▸ **WORK TASK**
Find the line that holds "common name: domestic cow" in the material below. Output that line and each one after it exactly, but not the pictures.

▸ **INFORMATION GIVEN**
-- Opening Marker --

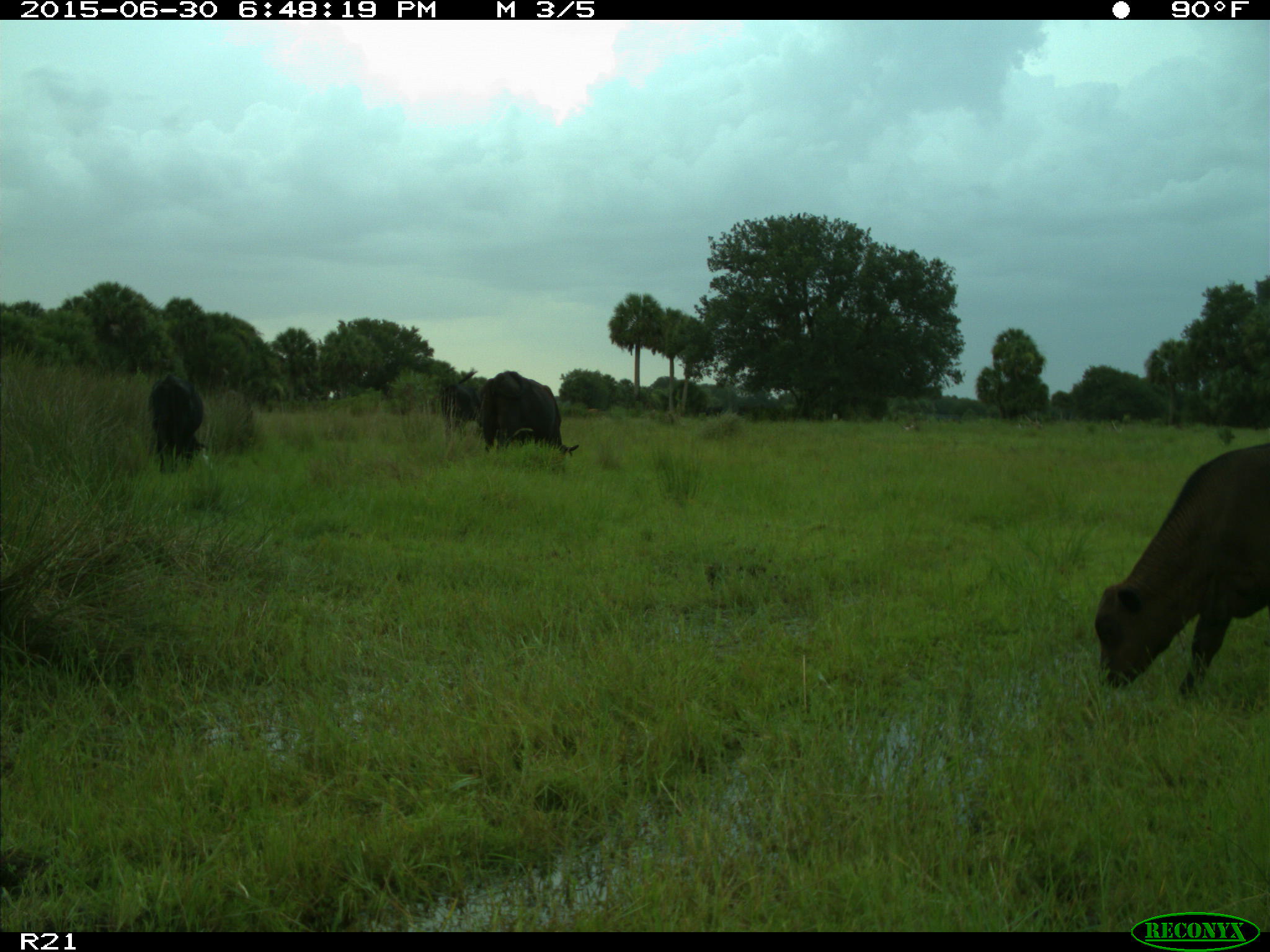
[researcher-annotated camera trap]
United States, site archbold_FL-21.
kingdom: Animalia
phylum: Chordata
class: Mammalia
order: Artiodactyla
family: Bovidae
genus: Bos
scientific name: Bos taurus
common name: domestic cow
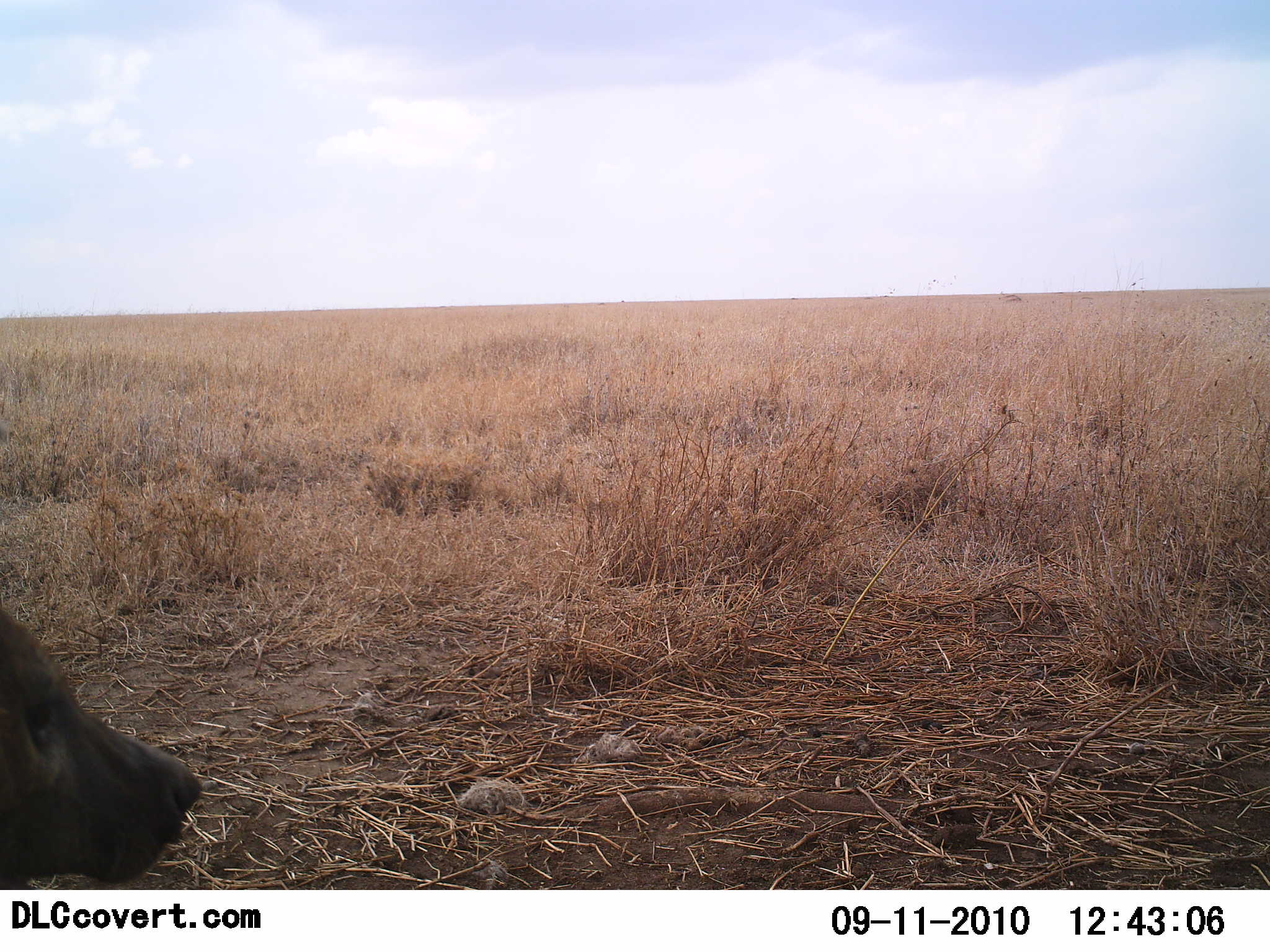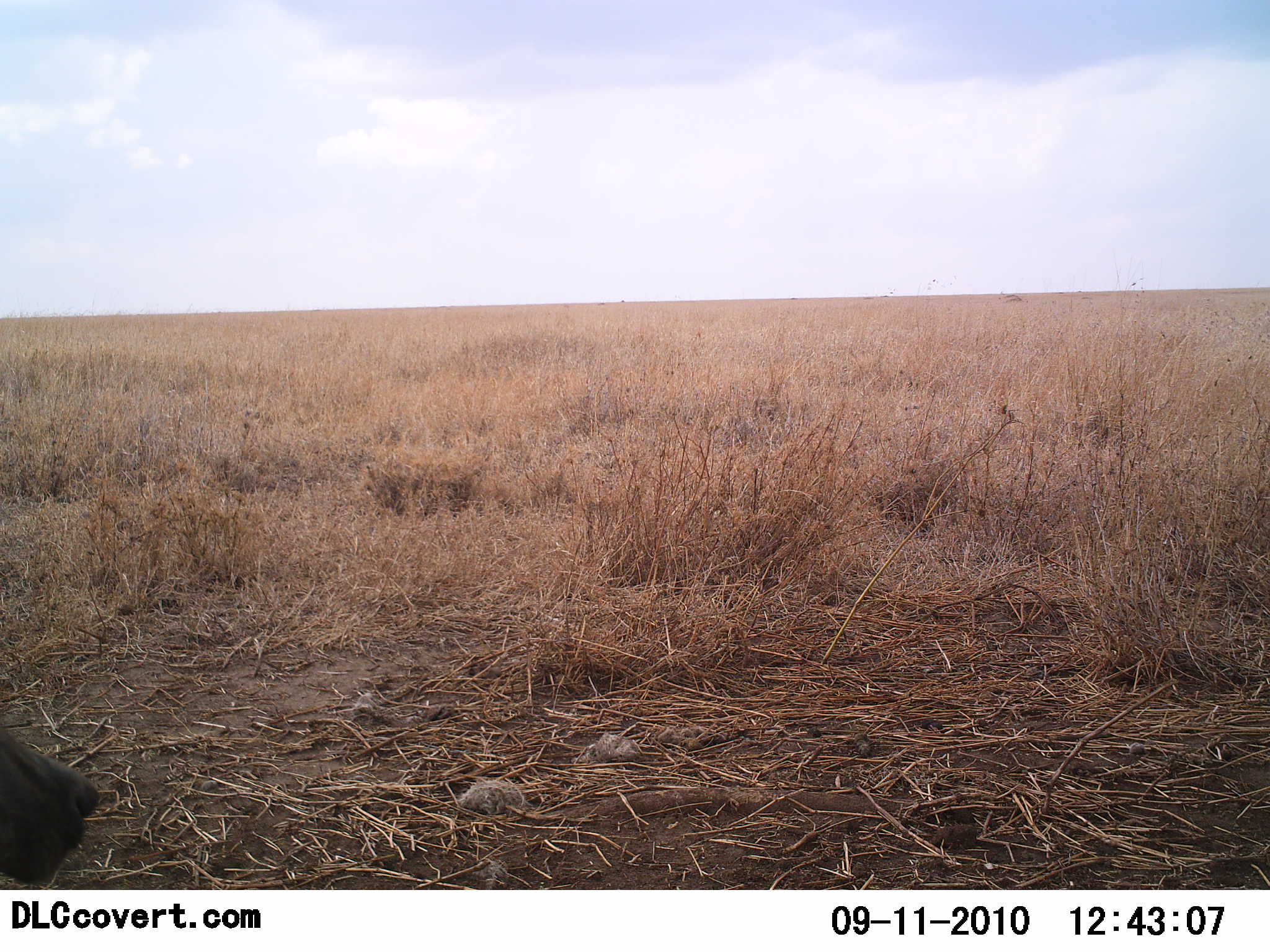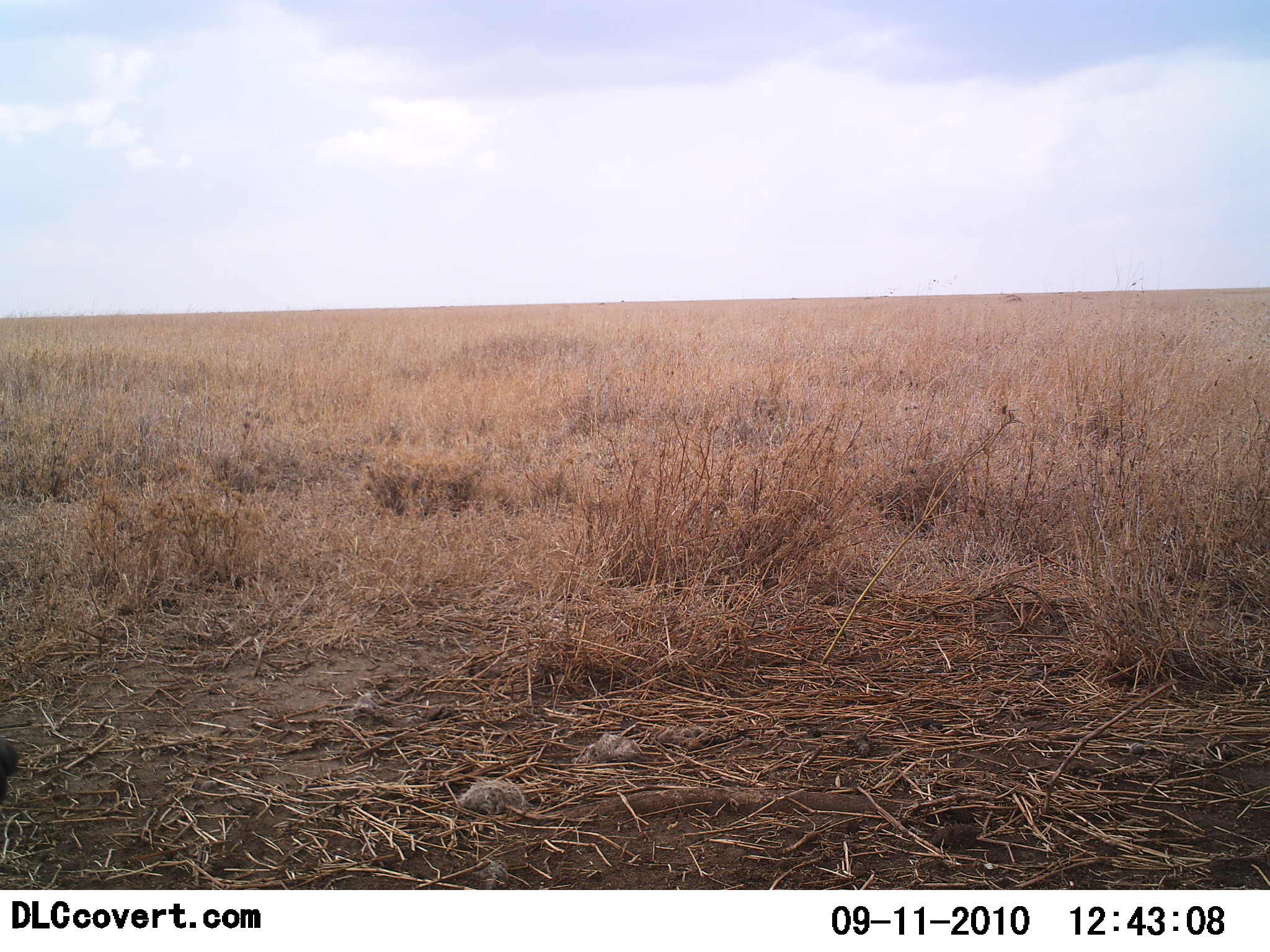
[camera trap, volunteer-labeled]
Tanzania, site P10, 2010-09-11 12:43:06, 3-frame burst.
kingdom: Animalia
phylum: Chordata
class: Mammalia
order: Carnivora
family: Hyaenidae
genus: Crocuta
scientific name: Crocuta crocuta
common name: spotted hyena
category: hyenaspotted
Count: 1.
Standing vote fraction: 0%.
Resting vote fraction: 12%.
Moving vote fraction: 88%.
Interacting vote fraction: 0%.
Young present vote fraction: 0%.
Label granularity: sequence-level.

-- Closing Marker --

▸ **EXPECTED OUTPUT**
common name: domestic cow
[camera trap, volunteer-labeled]
Tanzania, site P10, 2010-09-11 12:43:06, 3-frame burst.
kingdom: Animalia
phylum: Chordata
class: Mammalia
order: Carnivora
family: Hyaenidae
genus: Crocuta
scientific name: Crocuta crocuta
common name: spotted hyena
category: hyenaspotted
Count: 1.
Standing vote fraction: 0%.
Resting vote fraction: 12%.
Moving vote fraction: 88%.
Interacting vote fraction: 0%.
Young present vote fraction: 0%.
Label granularity: sequence-level.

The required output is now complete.